Ce n'est pas la mort de Dolores qui clôt la carrière des Cranberries mais bien un nouvel album, "In The End". La pochette est toute symbolique avec le combo représenté par des enfants insouciants, candides devant un monde en ruine, une décharge publique. Faut-il garder cette part de candeur pour les artistes face à un monde qui au final n'est que destruction, haine et violence ? Il faut dire que la chanteuse n'a pas été ménagée au cours de sa vie personnelle et trouvait en la musique un moyen d'exprimer ses souffrances et de les atténuer peut-être un peu. Cet album ne va pas faire mentir cette catharsis car il apparaît comme le plus personnel, le plus charnel de la chanteuse.
Les titres comme les paroles sont presque prémonitoires, comme si cet évènement tragique avait été anticipé ('Lost', 'Wake Me Up When Is Over', 'The Pressure' et bien sûr 'In The End'). Et pourtant, comme un contre-pied à la tristesse, il débute sur un titre plutôt enjoué, 'All Over Now', qui a inondé de sa fraîcheur les ondes radio de ce début d'année. La nostalgie est prégnante dans les paroles avec les 'do you remember...' qui parcourt un refrain taillé pour la scène. Cependant, le spleen revient vite avec un 'Lost' troublant et désespéré grâce à l'interprétation qui habitait déjà Dolorès au moment des démos. Il faut saluer tout le travail effectué par les frères Hogan et Fergal Lawler pour apporter aux lignes de chant une enveloppe qui colle parfaitement à l'ambiance enregistrée par Dolorès.
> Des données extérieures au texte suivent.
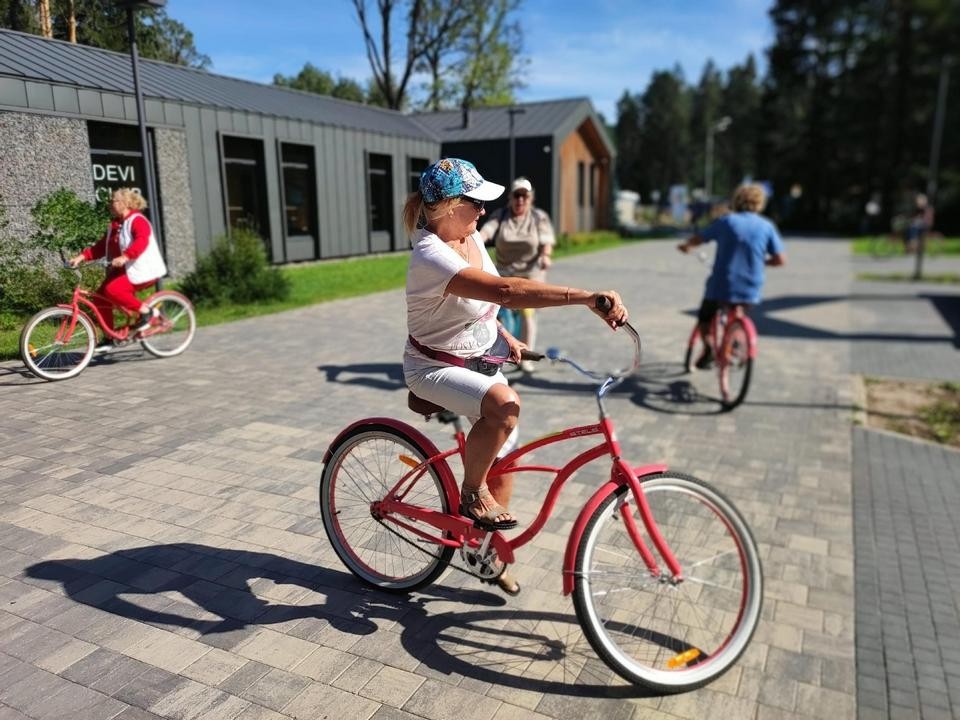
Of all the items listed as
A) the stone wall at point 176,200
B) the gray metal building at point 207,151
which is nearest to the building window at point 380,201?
the gray metal building at point 207,151

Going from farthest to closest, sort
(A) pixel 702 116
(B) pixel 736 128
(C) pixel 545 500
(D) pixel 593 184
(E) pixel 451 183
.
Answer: (A) pixel 702 116
(B) pixel 736 128
(D) pixel 593 184
(C) pixel 545 500
(E) pixel 451 183

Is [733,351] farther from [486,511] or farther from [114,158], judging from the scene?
[114,158]

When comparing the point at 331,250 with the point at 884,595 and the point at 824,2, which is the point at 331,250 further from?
the point at 824,2

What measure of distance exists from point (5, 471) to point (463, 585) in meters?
3.23

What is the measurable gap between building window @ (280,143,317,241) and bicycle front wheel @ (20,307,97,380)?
10793 mm

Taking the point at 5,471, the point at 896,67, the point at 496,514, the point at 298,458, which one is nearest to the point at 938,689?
the point at 496,514

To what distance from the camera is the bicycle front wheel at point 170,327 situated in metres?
7.66

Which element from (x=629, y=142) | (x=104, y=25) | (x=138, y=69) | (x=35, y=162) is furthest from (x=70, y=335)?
(x=629, y=142)

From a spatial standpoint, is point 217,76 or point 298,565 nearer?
point 298,565

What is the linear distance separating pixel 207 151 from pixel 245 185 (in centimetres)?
191

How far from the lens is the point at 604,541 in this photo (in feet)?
8.60

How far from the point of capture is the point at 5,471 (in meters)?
4.57

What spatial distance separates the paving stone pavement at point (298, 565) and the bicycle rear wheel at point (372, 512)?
12cm

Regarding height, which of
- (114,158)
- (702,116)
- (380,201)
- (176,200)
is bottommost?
(176,200)
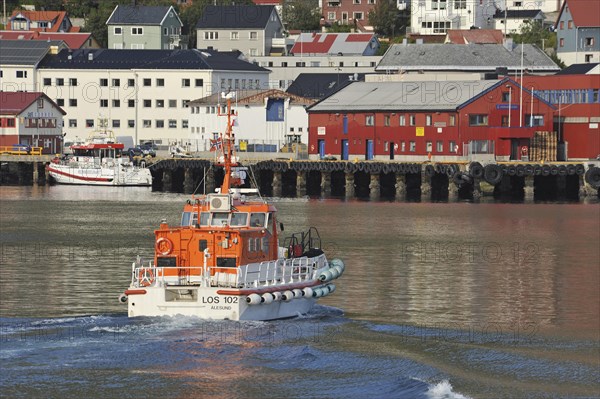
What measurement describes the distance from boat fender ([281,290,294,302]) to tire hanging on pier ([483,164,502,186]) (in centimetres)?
5168

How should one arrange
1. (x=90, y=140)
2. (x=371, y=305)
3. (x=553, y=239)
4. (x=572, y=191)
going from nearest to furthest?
(x=371, y=305), (x=553, y=239), (x=572, y=191), (x=90, y=140)

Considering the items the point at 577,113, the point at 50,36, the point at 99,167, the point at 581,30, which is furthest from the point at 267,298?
the point at 50,36

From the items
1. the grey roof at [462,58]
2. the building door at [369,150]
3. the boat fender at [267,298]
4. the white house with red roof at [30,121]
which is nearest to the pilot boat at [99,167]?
the white house with red roof at [30,121]

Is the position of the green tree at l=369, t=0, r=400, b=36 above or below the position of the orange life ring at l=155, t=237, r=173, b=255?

Il y a un profond respect et une démarche authentique comme dans l'acoustique à la beauté diaphane de 'A Place I Know', très apaisant.
Un des plus beaux titres reste 'Catch Me If You Can' dans lequel Dolorès démontre que sa voix avait un timbre tout particulier et singulier, un bijou dans un écrin de cordes à l'écriture bien pensée. Le groupe a su conserver son ADN et ne pas faire un album larmoyant et plein de pathos. Il l'a gardé comme dans les titres 'Got It' ou 'Illusion' qui auraient parfaitement pu trouver leur place dans l'album "Every Else Is Doing It, So Whay Can't We ?". Cet alternance de titres se termine sur un 'In The End' plein de sens, hélas, et le fan ne pourra peut-être pas retenir son émotion sur ce qui sera le dernier titre du dernier album des Cranberries.
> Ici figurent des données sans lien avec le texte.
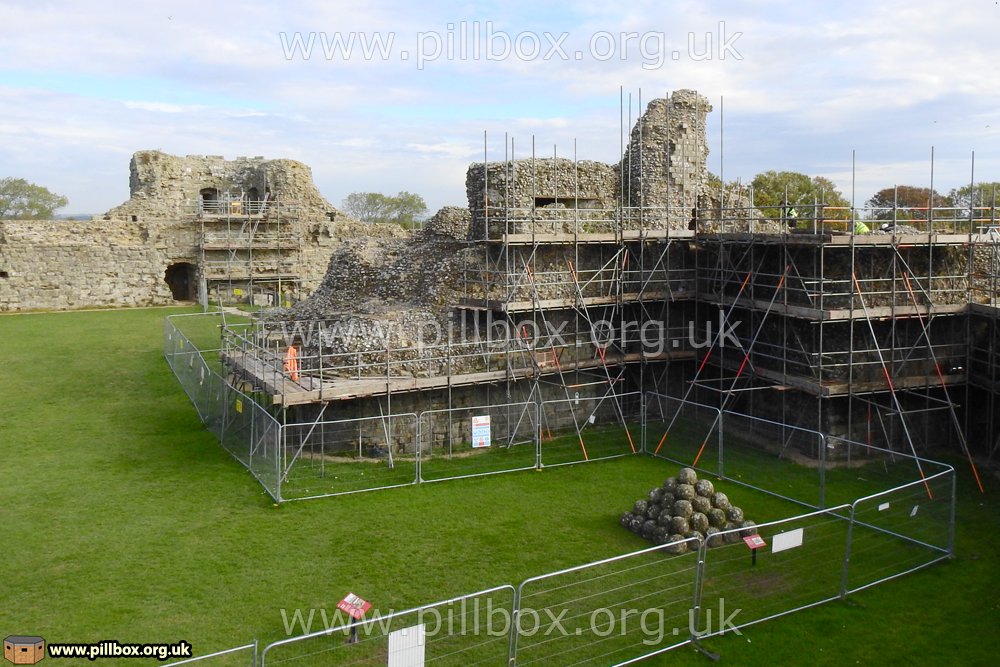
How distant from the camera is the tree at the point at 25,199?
60.5 meters

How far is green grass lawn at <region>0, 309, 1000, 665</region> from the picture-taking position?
9930 mm

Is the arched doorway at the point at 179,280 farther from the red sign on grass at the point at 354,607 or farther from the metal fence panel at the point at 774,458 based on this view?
the red sign on grass at the point at 354,607

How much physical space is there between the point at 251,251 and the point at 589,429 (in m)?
19.2

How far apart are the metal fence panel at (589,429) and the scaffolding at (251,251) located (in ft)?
55.3

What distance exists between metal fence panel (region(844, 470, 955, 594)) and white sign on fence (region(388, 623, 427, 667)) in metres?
6.22

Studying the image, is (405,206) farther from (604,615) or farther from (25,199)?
(604,615)

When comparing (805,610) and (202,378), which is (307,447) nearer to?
(202,378)

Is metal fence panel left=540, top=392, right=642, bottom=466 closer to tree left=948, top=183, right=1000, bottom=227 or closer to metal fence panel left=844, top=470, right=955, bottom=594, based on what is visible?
metal fence panel left=844, top=470, right=955, bottom=594

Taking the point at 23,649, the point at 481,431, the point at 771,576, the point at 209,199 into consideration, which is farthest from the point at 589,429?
the point at 209,199

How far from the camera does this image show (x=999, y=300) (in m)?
16.6

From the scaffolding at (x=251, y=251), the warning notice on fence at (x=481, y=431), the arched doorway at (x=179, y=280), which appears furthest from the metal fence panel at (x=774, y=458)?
the arched doorway at (x=179, y=280)

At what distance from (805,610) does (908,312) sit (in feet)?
23.6

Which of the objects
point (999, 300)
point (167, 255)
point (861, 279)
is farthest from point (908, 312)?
point (167, 255)

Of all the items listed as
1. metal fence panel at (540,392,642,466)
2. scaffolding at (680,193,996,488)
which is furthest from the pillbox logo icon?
scaffolding at (680,193,996,488)
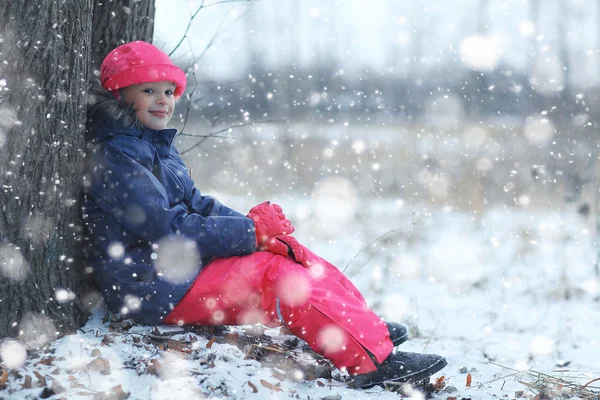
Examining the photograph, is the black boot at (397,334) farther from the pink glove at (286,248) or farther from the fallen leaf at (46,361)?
the fallen leaf at (46,361)

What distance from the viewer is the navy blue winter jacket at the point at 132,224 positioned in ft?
7.89

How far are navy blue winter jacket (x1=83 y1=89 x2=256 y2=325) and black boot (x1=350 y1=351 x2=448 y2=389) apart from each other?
2.63 feet

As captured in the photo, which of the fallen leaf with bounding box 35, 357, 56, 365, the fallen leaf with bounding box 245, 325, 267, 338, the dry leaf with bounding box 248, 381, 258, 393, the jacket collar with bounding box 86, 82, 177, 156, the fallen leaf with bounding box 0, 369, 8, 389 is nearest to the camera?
the fallen leaf with bounding box 0, 369, 8, 389

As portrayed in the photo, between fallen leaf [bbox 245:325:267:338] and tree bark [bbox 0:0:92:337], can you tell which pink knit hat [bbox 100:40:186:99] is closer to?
tree bark [bbox 0:0:92:337]

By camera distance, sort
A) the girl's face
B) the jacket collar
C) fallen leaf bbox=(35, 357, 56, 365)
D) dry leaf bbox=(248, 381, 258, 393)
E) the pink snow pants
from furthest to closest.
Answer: the girl's face < the jacket collar < the pink snow pants < dry leaf bbox=(248, 381, 258, 393) < fallen leaf bbox=(35, 357, 56, 365)

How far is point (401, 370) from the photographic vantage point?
243 centimetres

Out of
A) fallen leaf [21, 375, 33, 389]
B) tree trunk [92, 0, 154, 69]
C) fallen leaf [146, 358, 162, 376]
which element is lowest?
fallen leaf [146, 358, 162, 376]

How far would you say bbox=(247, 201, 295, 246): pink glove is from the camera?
259cm

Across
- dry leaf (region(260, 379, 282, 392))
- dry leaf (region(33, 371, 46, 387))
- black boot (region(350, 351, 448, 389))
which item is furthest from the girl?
dry leaf (region(33, 371, 46, 387))

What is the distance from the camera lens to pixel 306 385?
2326mm

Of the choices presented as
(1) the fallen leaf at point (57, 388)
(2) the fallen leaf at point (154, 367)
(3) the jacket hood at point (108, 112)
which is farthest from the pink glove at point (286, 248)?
(1) the fallen leaf at point (57, 388)

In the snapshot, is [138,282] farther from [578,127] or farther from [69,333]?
[578,127]

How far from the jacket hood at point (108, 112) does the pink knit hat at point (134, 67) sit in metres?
0.05

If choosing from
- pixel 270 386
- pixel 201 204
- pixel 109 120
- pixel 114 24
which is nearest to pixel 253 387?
pixel 270 386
Si au final, "In The End" n'est pas le meilleur album des Irlandais, il est indéniablement le plus émouvant à avoir été composé mais aussi à écouter. On ne peut que s'incliner devant tout le travail accompli par les membres restant pour offrir à leurs fans un dernier tour de piste. Surtout, par ce témoignage ils ont rendu un hommage digne à Dolorès O' Riordan avec un disque sincère, profond et arrangé comme rarement ils l'avaient fait. Merci pour tout, The Cranberries ! Le paradis a bien de la chance de pouvoir écouter la voix angélique de Dolorès, nous en sommes désormais orphelins : si loin, si proche !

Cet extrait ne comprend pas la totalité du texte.